B. was the pseudonym adopted by Gilbert for his Conjuror's Magazine writings. There is something of him in the sarcastic style and language, but without more information this is a very speculative attribution. (Patton was not aware of Gilbert's previous adoption of this pseudonym and posited Burnett and Beddoes on the basis that their names began with that letter.)
'Fragment: by a West
Indian' No 10, (13 May 1796), (Patton pp 350-1). 22 lines from different parts of Canto I of The Hurricane
stitched together to present an attractive romantic poem without a trace of
The Calenture - an "admirable" description in prose referred to by William
Wordsworth in 'The Brothers' (1800).
Drawing on information probably provided by Robert Southey, the 1824 Retrospective Review article on The Hurricane lists two works by Gilbert, which remain untraced:
The Law of Fire.
See page 105 of The Hurricane for Gilbert's advertisement. Southey wrote in Life of Wesley (London:1858, Vol 2, p.230) that shortly after the 1796 publication of The Hurricane, Gilbert "placarded the walls in London with the largest bills that had at that time been seen, announcing 'The Law of Fire'".

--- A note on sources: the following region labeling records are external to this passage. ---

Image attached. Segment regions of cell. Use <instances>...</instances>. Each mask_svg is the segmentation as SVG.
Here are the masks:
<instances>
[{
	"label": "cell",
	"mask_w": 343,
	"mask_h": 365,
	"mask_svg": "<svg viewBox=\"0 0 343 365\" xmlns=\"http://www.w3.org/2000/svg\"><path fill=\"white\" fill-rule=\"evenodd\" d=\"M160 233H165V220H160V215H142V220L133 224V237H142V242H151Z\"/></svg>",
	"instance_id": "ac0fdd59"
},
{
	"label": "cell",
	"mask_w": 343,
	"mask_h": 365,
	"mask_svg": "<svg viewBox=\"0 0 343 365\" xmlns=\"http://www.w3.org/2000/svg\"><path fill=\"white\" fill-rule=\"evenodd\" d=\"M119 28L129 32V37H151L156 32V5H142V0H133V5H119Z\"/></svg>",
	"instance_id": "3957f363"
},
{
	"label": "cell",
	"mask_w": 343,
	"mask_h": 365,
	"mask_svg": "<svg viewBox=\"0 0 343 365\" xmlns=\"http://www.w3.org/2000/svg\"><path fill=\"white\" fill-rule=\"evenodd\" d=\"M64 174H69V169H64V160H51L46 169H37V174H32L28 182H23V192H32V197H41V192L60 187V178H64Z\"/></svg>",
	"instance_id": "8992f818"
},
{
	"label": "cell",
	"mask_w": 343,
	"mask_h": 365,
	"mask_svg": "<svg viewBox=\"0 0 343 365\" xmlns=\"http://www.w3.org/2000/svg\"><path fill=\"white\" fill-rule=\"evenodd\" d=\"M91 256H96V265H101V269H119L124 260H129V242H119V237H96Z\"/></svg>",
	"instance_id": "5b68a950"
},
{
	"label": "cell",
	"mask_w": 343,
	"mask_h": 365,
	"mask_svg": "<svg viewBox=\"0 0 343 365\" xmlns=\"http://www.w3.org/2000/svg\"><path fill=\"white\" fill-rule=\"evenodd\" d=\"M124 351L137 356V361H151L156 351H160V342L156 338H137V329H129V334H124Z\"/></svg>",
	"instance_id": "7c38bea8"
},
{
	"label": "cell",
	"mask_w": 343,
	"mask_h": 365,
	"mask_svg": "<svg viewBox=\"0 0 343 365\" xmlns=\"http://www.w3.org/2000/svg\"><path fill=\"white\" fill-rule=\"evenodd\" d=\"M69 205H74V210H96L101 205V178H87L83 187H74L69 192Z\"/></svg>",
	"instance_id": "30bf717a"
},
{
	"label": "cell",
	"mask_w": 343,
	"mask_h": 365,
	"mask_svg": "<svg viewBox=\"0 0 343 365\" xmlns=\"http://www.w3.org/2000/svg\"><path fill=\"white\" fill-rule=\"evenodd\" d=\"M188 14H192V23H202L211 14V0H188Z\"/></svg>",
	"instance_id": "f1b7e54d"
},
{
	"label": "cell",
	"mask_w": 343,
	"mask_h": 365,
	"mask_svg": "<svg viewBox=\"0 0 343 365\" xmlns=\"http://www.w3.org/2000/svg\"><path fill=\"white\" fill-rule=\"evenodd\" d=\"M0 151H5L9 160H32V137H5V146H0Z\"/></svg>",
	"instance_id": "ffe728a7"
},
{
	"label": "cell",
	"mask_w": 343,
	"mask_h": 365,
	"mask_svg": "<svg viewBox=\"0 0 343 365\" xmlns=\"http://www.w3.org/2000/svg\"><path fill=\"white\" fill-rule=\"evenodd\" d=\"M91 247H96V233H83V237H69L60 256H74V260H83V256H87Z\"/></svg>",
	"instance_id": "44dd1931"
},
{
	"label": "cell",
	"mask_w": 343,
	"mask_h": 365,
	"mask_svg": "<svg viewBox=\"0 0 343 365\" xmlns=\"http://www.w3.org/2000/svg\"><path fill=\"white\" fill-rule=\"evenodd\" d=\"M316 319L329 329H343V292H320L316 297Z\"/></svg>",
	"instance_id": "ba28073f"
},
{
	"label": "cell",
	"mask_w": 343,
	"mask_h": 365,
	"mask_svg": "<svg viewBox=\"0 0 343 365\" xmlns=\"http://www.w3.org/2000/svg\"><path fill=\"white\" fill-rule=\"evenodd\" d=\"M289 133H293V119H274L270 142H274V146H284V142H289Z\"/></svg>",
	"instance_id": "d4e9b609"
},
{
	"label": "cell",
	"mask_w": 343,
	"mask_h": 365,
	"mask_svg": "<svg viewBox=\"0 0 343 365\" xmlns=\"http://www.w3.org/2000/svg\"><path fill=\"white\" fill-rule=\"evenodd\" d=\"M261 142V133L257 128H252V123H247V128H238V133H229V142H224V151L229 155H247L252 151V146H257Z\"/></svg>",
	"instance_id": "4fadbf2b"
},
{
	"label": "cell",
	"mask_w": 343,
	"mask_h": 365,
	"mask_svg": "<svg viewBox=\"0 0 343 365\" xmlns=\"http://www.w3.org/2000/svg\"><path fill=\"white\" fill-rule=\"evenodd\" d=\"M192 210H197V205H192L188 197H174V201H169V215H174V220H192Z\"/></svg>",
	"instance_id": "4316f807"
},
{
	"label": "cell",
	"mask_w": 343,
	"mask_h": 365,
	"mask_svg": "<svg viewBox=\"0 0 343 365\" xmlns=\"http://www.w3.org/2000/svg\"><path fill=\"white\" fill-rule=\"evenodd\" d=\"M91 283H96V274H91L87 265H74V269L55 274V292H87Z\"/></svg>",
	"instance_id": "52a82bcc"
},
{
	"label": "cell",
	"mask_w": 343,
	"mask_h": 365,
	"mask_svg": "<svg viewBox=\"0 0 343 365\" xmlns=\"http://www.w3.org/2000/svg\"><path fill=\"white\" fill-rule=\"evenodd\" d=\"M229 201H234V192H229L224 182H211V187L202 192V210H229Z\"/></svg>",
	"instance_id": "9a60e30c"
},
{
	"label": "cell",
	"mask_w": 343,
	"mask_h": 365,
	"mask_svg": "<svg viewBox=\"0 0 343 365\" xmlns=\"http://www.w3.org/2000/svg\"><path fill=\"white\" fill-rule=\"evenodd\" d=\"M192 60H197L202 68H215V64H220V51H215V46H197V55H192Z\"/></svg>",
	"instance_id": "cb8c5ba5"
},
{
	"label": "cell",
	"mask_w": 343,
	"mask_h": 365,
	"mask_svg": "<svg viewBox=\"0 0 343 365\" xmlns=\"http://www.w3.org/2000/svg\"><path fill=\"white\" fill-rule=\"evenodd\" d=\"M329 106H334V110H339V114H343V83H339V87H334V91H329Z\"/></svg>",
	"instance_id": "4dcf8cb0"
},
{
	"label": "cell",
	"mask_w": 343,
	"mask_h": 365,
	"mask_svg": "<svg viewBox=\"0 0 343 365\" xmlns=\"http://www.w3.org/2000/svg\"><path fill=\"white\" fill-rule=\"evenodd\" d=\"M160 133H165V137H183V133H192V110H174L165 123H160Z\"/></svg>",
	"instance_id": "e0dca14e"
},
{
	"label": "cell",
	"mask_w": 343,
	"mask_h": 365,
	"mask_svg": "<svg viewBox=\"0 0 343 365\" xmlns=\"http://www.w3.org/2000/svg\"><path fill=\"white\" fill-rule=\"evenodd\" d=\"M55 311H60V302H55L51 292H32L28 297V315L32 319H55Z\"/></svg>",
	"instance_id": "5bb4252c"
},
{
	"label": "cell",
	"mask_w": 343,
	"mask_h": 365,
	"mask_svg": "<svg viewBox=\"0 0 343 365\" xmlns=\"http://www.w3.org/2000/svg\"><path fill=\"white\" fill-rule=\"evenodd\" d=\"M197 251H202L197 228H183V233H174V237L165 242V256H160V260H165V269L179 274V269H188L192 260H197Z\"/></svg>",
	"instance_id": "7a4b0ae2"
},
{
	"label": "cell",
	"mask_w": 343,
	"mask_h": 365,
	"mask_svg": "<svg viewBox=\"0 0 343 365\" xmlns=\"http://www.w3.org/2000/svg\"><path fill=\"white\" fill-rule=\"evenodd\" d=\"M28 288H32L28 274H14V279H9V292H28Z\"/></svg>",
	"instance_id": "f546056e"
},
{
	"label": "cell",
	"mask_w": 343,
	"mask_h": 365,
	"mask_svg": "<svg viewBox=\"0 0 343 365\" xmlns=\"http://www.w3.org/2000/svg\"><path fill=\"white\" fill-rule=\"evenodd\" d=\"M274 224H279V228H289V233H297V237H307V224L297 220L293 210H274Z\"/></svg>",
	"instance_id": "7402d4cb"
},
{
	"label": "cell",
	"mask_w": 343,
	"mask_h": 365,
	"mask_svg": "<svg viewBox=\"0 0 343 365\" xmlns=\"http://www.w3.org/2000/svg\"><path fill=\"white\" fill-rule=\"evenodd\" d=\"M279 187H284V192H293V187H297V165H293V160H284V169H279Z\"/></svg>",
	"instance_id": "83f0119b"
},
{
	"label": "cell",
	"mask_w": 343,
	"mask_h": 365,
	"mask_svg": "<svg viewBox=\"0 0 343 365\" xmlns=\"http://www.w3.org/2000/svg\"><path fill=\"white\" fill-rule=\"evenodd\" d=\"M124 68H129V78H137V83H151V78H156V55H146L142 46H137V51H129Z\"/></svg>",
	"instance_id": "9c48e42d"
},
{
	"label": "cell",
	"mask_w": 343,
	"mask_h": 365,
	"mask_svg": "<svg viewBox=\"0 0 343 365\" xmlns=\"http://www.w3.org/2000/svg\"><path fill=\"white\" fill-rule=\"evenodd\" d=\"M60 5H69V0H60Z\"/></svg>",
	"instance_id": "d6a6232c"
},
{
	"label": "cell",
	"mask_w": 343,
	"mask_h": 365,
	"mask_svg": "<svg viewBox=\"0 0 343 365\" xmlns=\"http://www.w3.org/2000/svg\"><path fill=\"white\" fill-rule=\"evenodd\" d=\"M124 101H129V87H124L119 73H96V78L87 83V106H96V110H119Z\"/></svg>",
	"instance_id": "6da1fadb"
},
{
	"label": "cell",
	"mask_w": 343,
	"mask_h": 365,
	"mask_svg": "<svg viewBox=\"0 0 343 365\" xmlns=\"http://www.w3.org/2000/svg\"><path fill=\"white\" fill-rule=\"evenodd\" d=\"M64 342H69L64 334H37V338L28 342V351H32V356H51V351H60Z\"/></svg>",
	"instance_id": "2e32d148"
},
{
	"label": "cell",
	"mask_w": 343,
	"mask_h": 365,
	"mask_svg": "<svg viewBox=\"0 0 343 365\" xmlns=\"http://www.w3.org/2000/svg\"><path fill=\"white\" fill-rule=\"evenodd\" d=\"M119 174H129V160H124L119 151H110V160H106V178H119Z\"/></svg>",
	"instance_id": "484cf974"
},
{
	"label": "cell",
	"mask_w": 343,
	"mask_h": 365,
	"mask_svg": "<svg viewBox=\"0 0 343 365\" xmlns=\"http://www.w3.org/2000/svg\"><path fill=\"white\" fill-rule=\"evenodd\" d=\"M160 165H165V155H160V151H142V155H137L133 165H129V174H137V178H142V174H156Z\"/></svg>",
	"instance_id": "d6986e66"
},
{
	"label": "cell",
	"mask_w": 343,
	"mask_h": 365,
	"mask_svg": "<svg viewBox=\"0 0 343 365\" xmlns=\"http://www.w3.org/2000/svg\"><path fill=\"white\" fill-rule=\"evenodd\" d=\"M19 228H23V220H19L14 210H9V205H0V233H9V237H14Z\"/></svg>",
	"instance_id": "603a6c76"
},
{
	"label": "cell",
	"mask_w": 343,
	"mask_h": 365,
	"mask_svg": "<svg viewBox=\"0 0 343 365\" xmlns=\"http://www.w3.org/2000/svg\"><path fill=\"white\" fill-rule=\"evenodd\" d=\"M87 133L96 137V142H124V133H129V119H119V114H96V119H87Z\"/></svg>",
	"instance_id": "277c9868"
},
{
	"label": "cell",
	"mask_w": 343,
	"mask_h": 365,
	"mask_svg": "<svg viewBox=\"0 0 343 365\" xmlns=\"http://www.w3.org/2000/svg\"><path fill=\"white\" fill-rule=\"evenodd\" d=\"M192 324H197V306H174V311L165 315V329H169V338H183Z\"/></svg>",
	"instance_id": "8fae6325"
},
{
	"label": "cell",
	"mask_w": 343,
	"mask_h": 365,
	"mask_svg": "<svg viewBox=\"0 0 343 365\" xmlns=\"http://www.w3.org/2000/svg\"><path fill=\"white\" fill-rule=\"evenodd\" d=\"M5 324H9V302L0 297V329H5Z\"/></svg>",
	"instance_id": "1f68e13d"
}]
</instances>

The title provides a good idea of the subject matter. Gilbert's Conjuror's Magazine article Predictions for April (April 1792, pp.370-2), quotes 2 Esdras 13.37-38: 'And this my Son shall rebuke the wicked inventions of those nations, and shall destroy them without labour, by the law that is like unto fire'. [My emphasis]. This passage from the Apocrypha is usually rendered as "the law which is like unto me" but the "fire" variant continues to be preferred on Millennial websites.
The Standard of God Displayed
No work of this title has been traced. The first sentence of Isaiah 59:19 is quoted in Gilbert's 'Predictions for April'. The full verse runs: "So shall they fear the name of the Lord from the WEST, and his glory from the rising of the sun. When the enemy shall come in like a flood, the Spirit of the Lord shall lift up a standard against him". This may offer a clue as to its subject matter.